■ **What the task asks**
What follows is a listing; restate every line of it word for word.

— START Dataset content —

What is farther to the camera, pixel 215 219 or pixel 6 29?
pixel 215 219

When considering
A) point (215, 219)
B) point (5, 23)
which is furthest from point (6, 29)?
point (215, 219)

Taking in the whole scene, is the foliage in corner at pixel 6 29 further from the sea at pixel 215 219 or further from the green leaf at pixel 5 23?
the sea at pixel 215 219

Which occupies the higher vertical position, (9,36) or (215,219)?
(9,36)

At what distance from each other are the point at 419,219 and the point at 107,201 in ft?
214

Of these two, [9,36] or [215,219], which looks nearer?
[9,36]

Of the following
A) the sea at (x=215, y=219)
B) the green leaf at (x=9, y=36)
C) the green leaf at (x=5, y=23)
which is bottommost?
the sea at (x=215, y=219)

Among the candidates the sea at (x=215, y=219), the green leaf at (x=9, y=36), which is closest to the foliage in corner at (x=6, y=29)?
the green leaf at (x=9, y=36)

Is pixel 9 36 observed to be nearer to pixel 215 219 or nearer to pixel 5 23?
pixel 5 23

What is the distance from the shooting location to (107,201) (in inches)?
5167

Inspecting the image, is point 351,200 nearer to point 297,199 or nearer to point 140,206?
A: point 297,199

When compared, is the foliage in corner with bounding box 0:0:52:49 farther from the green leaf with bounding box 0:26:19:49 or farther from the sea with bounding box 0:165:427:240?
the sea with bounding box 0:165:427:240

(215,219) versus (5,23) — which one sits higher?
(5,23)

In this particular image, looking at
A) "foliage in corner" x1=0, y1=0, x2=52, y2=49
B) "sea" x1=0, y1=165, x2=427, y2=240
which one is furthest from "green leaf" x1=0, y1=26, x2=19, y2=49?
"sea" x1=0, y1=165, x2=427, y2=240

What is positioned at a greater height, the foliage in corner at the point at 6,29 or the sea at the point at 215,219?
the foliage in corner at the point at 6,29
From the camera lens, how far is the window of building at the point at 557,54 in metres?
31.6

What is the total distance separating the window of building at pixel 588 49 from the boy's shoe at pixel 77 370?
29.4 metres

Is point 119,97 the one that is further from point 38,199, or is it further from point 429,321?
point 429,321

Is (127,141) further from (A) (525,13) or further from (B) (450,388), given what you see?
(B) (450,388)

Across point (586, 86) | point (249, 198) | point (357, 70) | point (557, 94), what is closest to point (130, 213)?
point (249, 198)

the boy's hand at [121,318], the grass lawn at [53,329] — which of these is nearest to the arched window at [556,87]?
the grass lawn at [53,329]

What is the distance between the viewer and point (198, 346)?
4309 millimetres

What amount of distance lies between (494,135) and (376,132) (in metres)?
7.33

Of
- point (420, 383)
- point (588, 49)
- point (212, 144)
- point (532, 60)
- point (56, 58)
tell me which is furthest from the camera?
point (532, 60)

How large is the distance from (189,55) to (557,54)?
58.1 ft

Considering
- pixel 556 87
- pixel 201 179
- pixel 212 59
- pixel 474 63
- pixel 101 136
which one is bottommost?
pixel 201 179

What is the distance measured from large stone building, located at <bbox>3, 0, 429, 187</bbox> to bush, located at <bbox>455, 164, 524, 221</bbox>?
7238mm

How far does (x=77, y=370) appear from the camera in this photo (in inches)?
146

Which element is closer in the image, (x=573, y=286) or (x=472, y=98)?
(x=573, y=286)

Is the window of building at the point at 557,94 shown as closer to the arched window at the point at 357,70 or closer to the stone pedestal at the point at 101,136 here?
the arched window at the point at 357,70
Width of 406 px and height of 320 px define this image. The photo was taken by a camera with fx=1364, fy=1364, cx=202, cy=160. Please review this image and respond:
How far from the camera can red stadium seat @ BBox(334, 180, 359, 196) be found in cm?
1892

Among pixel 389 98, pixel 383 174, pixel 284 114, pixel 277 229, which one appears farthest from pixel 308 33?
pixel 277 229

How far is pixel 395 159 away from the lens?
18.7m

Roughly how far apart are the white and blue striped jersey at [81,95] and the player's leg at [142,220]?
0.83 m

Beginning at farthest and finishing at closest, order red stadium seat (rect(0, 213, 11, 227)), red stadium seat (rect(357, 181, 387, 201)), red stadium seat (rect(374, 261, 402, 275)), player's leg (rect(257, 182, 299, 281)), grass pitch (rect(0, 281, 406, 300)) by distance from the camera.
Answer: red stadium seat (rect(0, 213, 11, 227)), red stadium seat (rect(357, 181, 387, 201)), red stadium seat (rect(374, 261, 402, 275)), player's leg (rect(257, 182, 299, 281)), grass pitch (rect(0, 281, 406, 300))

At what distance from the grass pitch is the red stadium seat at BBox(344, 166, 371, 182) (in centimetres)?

— END Dataset content —

■ **Solution to this task**
What is farther to the camera, pixel 215 219 or pixel 6 29?
pixel 215 219

When considering
A) point (215, 219)
B) point (5, 23)
which is furthest from point (6, 29)?
point (215, 219)

Taking in the whole scene, is the foliage in corner at pixel 6 29 further from the sea at pixel 215 219 or further from the green leaf at pixel 5 23?
the sea at pixel 215 219

Which occupies the higher vertical position, (9,36) or (215,219)?
(9,36)

At what distance from each other are the point at 419,219 and the point at 107,201 in ft?
214

Of these two, [9,36] or [215,219], which looks nearer?
[9,36]

Of the following
A) the sea at (x=215, y=219)
B) the green leaf at (x=9, y=36)
C) the green leaf at (x=5, y=23)
which is bottommost?
the sea at (x=215, y=219)

Among the candidates the sea at (x=215, y=219), the green leaf at (x=9, y=36), which is closest to the foliage in corner at (x=6, y=29)?
the green leaf at (x=9, y=36)

Is pixel 9 36 observed to be nearer to pixel 215 219 or nearer to pixel 5 23?
pixel 5 23

What is the distance from the shooting location to (107,201) (in inches)?
5167

Inspecting the image, is point 351,200 nearer to point 297,199 or nearer to point 140,206?
A: point 297,199

When compared, is the foliage in corner with bounding box 0:0:52:49 farther from the green leaf with bounding box 0:26:19:49 or farther from the sea with bounding box 0:165:427:240?
the sea with bounding box 0:165:427:240

(215,219) versus (5,23) — which one sits higher?
(5,23)

In this particular image, looking at
A) "foliage in corner" x1=0, y1=0, x2=52, y2=49
B) "sea" x1=0, y1=165, x2=427, y2=240
which one is furthest from "green leaf" x1=0, y1=26, x2=19, y2=49?
"sea" x1=0, y1=165, x2=427, y2=240

What is positioned at a greater height, the foliage in corner at the point at 6,29 or the sea at the point at 215,219?
the foliage in corner at the point at 6,29
From the camera lens, how far is the window of building at the point at 557,54 in metres?
31.6

What is the total distance separating the window of building at pixel 588 49 from the boy's shoe at pixel 77 370?
29.4 metres

Is point 119,97 the one that is further from point 38,199, or is it further from point 429,321?
point 429,321

Is (127,141) further from (A) (525,13) or further from (B) (450,388), given what you see?
(B) (450,388)

Across point (586, 86) | point (249, 198) | point (357, 70) | point (557, 94), what is closest to point (130, 213)?
point (249, 198)

the boy's hand at [121,318], the grass lawn at [53,329] — which of these is nearest to the arched window at [556,87]?
the grass lawn at [53,329]

What is the distance between the viewer and point (198, 346)?
4309 millimetres

What amount of distance lies between (494,135) and (376,132) (in metres)?
7.33

Of
- point (420, 383)
- point (588, 49)
- point (212, 144)
- point (532, 60)
- point (56, 58)
tell me which is furthest from the camera?
point (532, 60)

How large is the distance from (189,55) to (557,54)?
58.1 ft

Considering
- pixel 556 87
- pixel 201 179
- pixel 212 59
- pixel 474 63
- pixel 101 136
which one is bottommost?
pixel 201 179

What is the distance measured from large stone building, located at <bbox>3, 0, 429, 187</bbox> to bush, located at <bbox>455, 164, 524, 221</bbox>?
7238mm

How far does (x=77, y=370) appear from the camera in this photo (in inches)?
146

Which element is closer in the image, (x=573, y=286) or (x=472, y=98)?
(x=573, y=286)

Is the window of building at the point at 557,94 shown as closer to the arched window at the point at 357,70 or closer to the stone pedestal at the point at 101,136 here?
the arched window at the point at 357,70
Width of 406 px and height of 320 px define this image. The photo was taken by a camera with fx=1364, fy=1364, cx=202, cy=160. Please review this image and respond:
How far from the camera can red stadium seat @ BBox(334, 180, 359, 196) be found in cm?
1892

Among pixel 389 98, pixel 383 174, pixel 284 114, pixel 277 229, which one appears farthest from pixel 308 33?
pixel 277 229

How far is pixel 395 159 away from the lens?
18.7m

Roughly how far apart are the white and blue striped jersey at [81,95] and the player's leg at [142,220]?
0.83 m

Beginning at farthest and finishing at closest, order red stadium seat (rect(0, 213, 11, 227)), red stadium seat (rect(357, 181, 387, 201)), red stadium seat (rect(374, 261, 402, 275)), player's leg (rect(257, 182, 299, 281)), grass pitch (rect(0, 281, 406, 300)) by distance from the camera.
Answer: red stadium seat (rect(0, 213, 11, 227)), red stadium seat (rect(357, 181, 387, 201)), red stadium seat (rect(374, 261, 402, 275)), player's leg (rect(257, 182, 299, 281)), grass pitch (rect(0, 281, 406, 300))

At what distance from the grass pitch is the red stadium seat at BBox(344, 166, 371, 182) (in centimetres)?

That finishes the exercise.